Habitualmente nos centramos en trabajar la esencia de nuestro producto o servicio, el máximo exponente de su valor de cara a nuestros consumidores. En parte, es por su esencia por lo que nuestros clientes lo compran. Sin embargo, trabajar desde este punto de vista, a menudo nos hace perder perspectiva sobre la situación del mercado, y es que, a fin de cuentas, muy pocos hoy en día son los productos que gozan de una exclusividad tal que pueden permitirse olvidar a la competencia. Para el resto, existen infinidad de opciones y posibilidades que compiten con la nuestra en la mente de nuestro consumidor.
Diferenciarse del resto, por tanto, es la única manera de incrementar nuestro impacto sobre el usuario, de forma que el deseo que despertamos en su interior sea lo suficientemente fuerte como para incitarlo a elegirnos a nosotros, por lo que debemos buscar la forma de incrementar el valor percibido de nuestro producto por parte de nuestros clientes.

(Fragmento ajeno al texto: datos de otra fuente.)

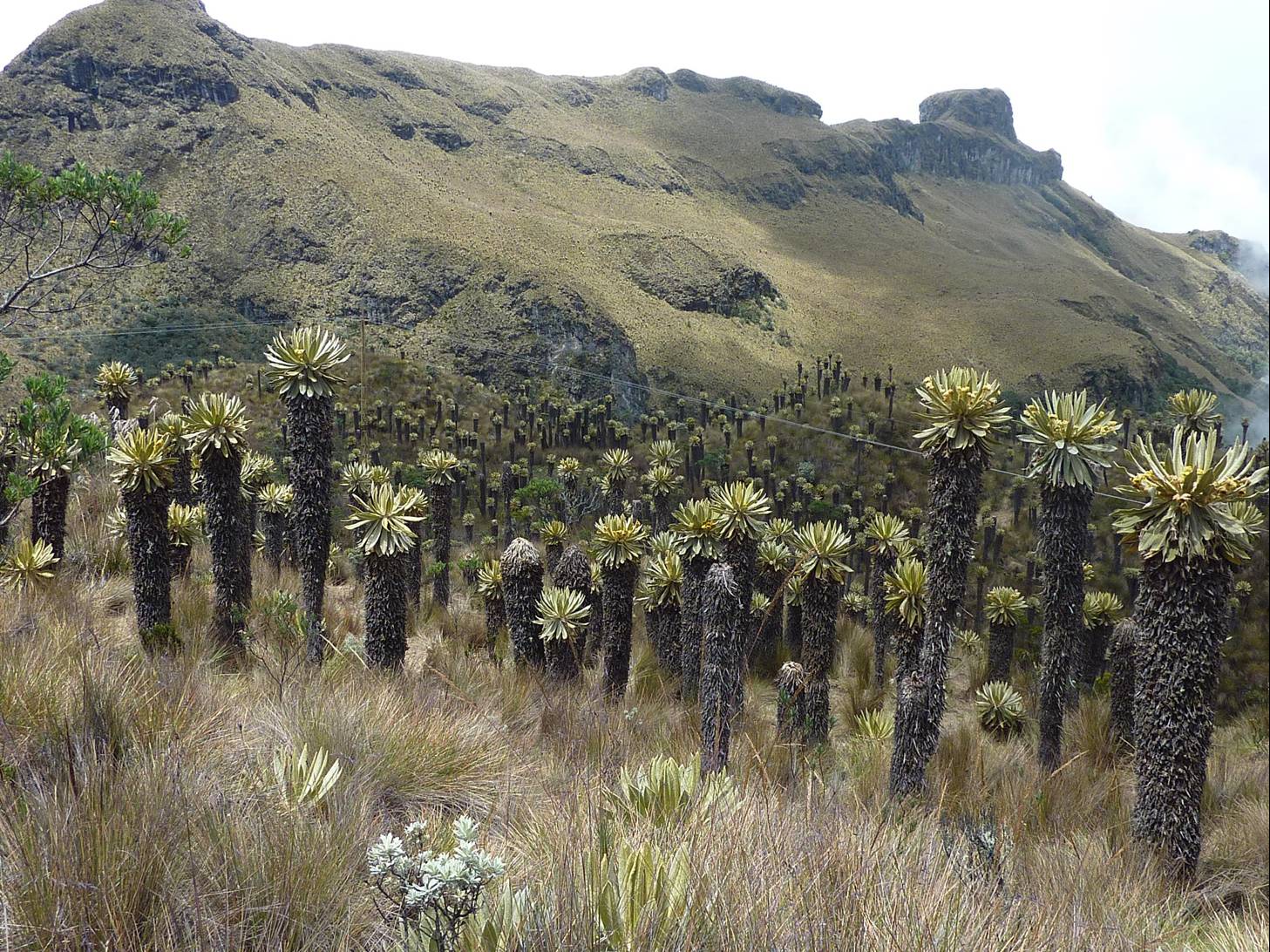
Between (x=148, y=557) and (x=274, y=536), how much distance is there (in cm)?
859

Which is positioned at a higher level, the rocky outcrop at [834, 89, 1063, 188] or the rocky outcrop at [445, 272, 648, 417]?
the rocky outcrop at [834, 89, 1063, 188]

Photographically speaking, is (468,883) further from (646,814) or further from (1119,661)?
(1119,661)

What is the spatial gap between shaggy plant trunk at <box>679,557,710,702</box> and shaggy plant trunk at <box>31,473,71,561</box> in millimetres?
10017

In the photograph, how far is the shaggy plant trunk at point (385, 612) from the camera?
10312 millimetres

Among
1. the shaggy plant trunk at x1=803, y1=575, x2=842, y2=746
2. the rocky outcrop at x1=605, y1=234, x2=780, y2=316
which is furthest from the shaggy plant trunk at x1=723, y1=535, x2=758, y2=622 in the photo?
the rocky outcrop at x1=605, y1=234, x2=780, y2=316

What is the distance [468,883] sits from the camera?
194 centimetres

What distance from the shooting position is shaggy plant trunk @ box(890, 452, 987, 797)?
9.78m

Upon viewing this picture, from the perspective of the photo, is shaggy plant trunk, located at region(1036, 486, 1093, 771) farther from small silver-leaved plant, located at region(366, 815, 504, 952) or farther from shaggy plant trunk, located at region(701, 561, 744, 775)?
small silver-leaved plant, located at region(366, 815, 504, 952)

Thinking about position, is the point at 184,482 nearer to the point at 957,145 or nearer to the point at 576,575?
the point at 576,575

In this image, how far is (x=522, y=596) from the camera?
12.5 m

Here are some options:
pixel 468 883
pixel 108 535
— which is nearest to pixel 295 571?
pixel 108 535

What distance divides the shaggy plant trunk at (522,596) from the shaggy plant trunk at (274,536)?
7.62 metres

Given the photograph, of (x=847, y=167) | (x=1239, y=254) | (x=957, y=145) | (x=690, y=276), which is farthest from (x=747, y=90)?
(x=1239, y=254)

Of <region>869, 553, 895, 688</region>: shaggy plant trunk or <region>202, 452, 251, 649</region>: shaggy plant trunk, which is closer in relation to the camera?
<region>202, 452, 251, 649</region>: shaggy plant trunk
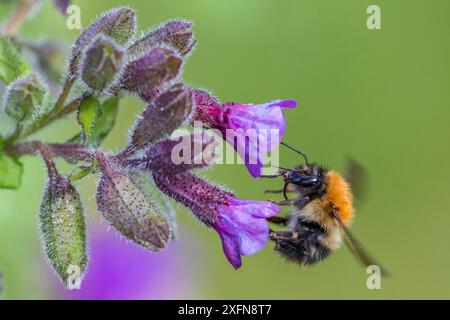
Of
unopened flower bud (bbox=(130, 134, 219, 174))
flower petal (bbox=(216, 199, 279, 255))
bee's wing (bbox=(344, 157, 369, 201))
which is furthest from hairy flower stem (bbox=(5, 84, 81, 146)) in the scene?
bee's wing (bbox=(344, 157, 369, 201))

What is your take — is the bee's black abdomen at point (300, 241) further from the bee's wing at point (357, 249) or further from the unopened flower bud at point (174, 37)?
the unopened flower bud at point (174, 37)

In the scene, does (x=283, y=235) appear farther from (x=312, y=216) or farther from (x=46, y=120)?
(x=46, y=120)

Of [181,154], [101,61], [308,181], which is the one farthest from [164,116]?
[308,181]

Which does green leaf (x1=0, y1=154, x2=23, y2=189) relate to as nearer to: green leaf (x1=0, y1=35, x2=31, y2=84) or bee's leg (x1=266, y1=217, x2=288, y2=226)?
green leaf (x1=0, y1=35, x2=31, y2=84)

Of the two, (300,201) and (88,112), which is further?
(300,201)

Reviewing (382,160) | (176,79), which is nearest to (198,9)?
(382,160)

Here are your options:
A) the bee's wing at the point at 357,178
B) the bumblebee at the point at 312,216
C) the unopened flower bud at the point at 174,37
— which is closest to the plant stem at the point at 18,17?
the unopened flower bud at the point at 174,37
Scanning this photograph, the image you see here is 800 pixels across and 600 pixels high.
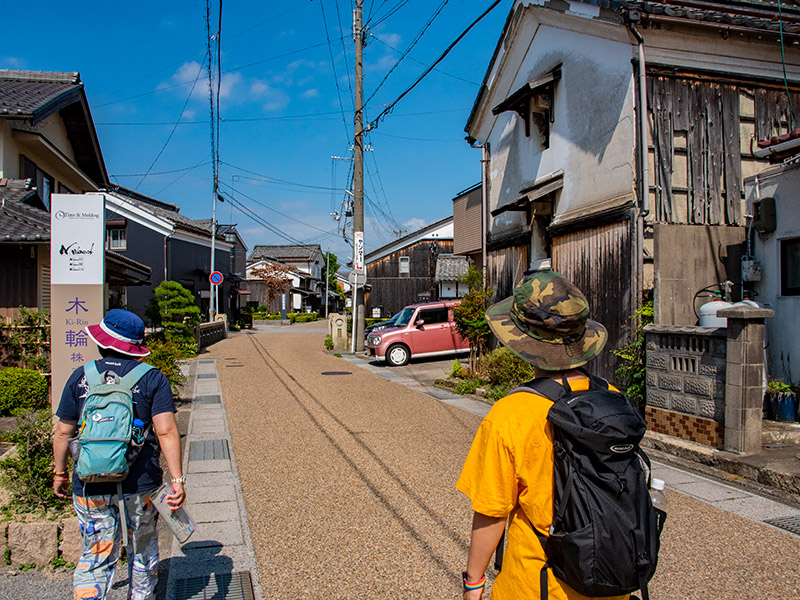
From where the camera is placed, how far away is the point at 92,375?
9.99 ft

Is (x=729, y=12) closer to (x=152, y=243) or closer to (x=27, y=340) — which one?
(x=27, y=340)

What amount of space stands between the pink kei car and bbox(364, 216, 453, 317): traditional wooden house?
1906 cm

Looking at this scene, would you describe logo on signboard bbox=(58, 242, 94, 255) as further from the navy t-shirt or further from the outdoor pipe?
the outdoor pipe

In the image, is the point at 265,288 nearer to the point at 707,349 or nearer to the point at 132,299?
the point at 132,299

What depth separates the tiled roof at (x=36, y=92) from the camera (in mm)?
11203

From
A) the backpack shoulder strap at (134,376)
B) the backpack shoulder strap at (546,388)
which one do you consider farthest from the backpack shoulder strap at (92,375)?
the backpack shoulder strap at (546,388)

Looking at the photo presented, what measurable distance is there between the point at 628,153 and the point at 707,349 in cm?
378

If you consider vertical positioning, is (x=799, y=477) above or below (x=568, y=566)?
below

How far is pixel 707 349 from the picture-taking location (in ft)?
21.6

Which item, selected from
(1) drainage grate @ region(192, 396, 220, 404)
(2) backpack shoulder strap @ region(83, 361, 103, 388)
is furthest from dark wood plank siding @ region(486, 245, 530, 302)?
(2) backpack shoulder strap @ region(83, 361, 103, 388)

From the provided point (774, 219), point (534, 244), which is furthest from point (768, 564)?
point (534, 244)

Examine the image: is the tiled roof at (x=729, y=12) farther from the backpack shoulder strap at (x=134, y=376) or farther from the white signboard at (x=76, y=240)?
the backpack shoulder strap at (x=134, y=376)

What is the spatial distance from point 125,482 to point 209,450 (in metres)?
4.38

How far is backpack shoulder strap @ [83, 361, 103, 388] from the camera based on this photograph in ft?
9.91
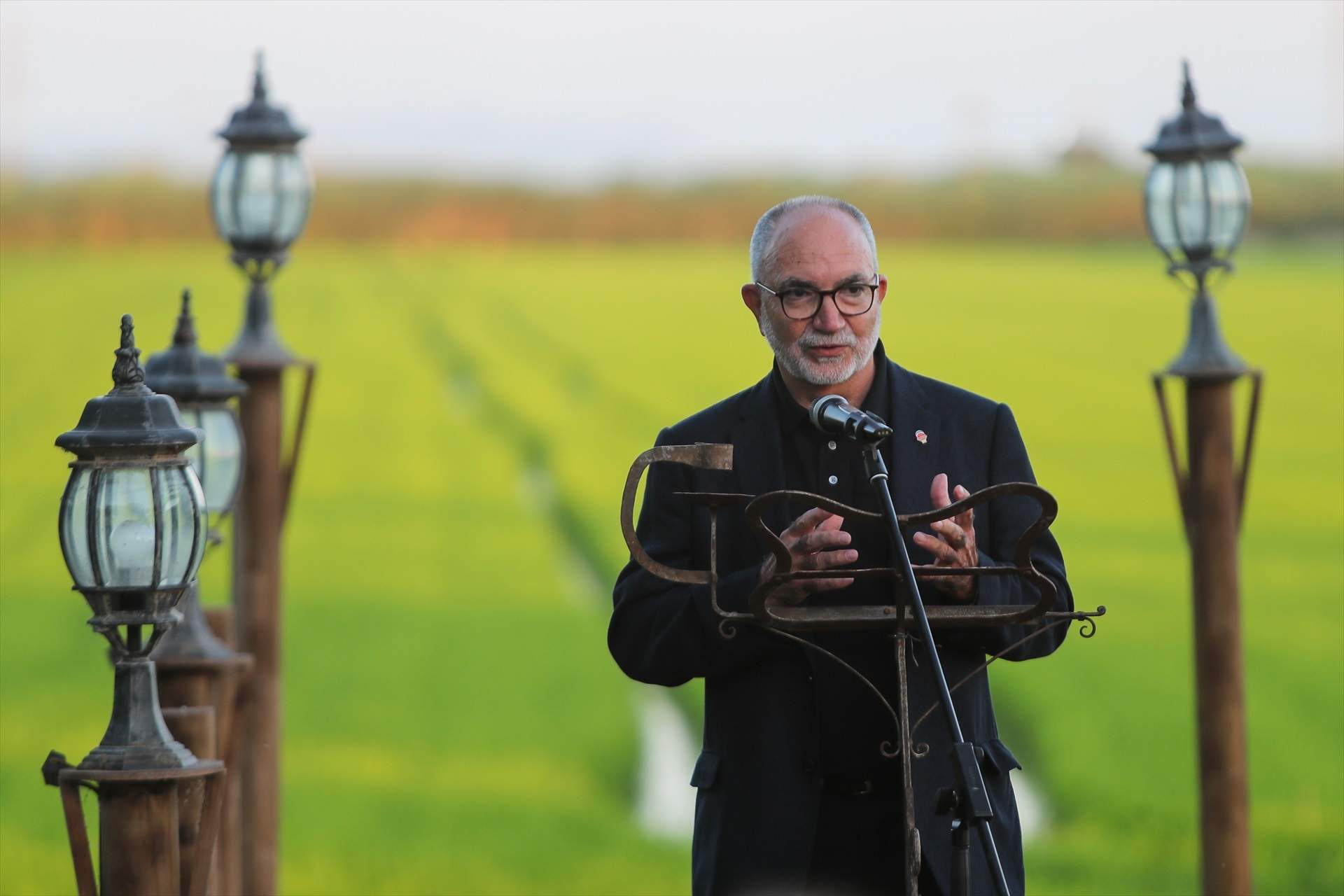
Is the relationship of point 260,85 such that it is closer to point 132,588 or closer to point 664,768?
point 132,588

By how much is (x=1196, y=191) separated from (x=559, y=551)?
2044 centimetres

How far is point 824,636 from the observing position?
3990 millimetres

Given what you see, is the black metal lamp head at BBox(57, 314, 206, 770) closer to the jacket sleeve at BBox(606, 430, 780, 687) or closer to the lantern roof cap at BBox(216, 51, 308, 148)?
the jacket sleeve at BBox(606, 430, 780, 687)

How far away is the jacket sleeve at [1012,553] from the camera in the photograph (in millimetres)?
3793

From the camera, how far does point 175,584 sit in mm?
4602

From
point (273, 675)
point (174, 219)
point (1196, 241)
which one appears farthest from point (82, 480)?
point (174, 219)

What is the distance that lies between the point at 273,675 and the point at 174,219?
48.0 m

Para lograr esa diferenciación, podemos invertir buena parte de nuestros recursos en intentar mejorar nuestro producto, lo que sin duda en primera instancia puede ser la mejor idea. Sin embargo, lo que a priori parece tan sencillo, a menudo no resulta tan fácil, dado que es bastante frecuente encontrarse con que nuestro producto ya ha alcanzado el máximo nivel de optimización posible actualmente, bien sea por nuestros recursos tecnológicos o económicos, o bien porque en el proceso podemos perder precisamente esa esencia por la que lo adquieren sus consumidores.